> [Problem details]: With the pictures left out, print exactly the lines below that run from the one containing "Loma vs Lopez" through the one containing "To the right".

> [Source data]:
__________________________________________________

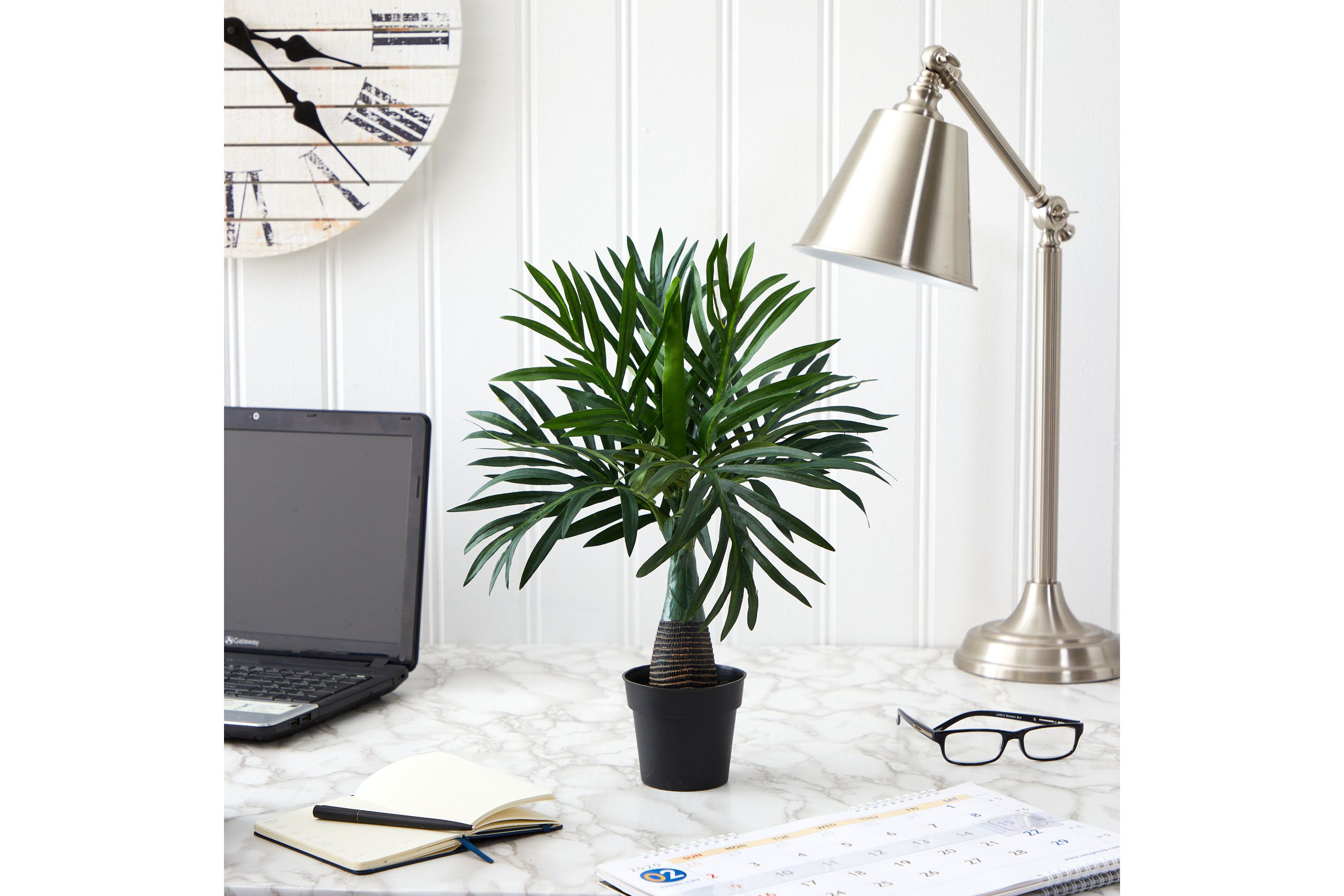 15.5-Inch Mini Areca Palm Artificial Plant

__________________________________________________

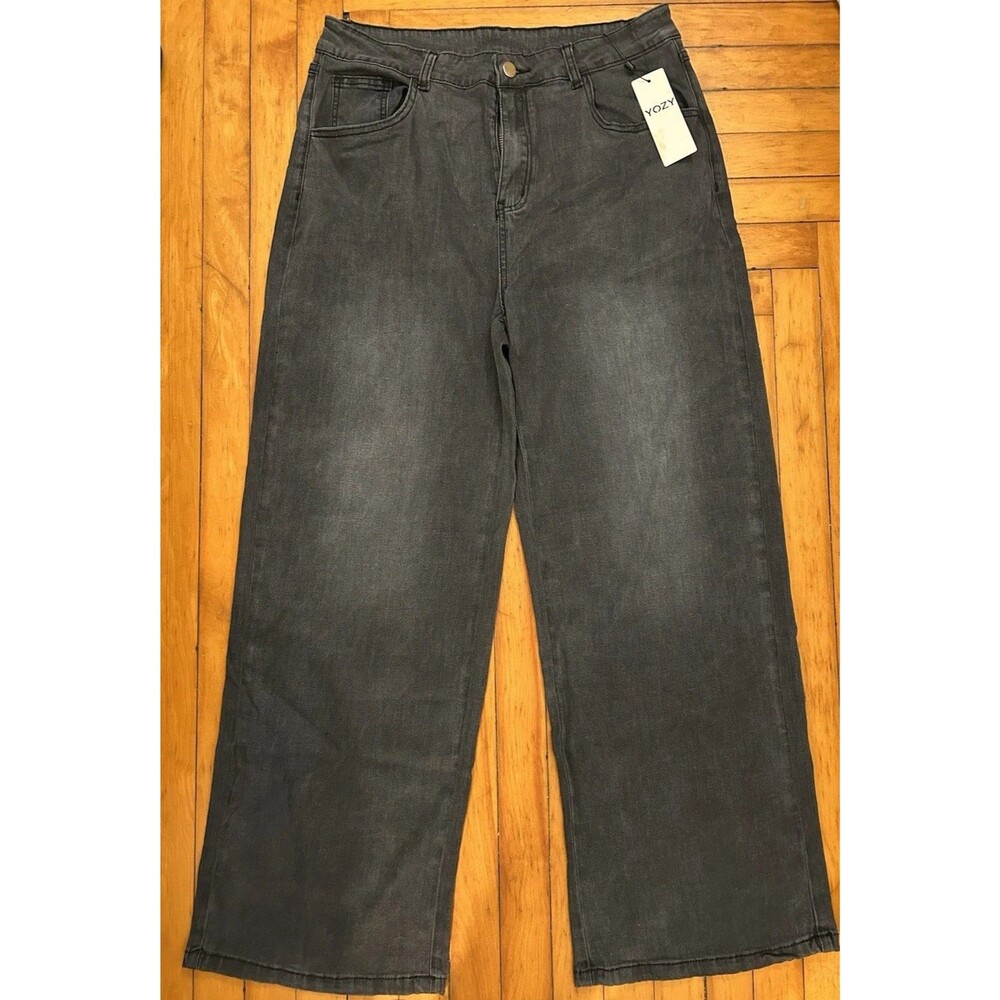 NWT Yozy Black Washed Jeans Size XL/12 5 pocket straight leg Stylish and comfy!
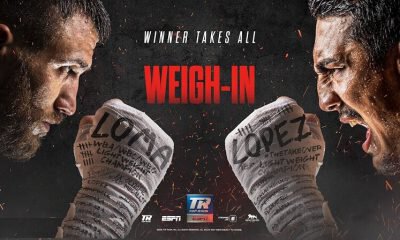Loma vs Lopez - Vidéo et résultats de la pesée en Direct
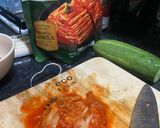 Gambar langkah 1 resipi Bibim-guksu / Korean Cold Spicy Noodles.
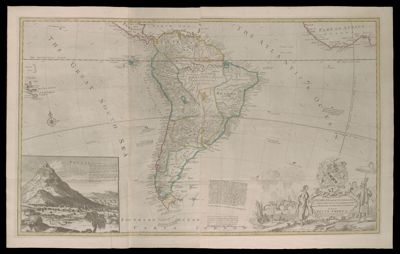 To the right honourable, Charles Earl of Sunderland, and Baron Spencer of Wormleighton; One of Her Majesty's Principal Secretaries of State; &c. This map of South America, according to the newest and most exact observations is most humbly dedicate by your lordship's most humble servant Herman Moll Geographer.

__________________________________________________

> [Output below]:
Loma vs Lopez - Vidéo et résultats de la pesée en Direct
 Gambar langkah 1 resipi Bibim-guksu / Korean Cold Spicy Noodles.
 To the right honourable, Charles Earl of Sunderland, and Baron Spencer of Wormleighton; One of Her Majesty's Principal Secretaries of State; &c. This map of South America, according to the newest and most exact observations is most humbly dedicate by your lordship's most humble servant Herman Moll Geographer.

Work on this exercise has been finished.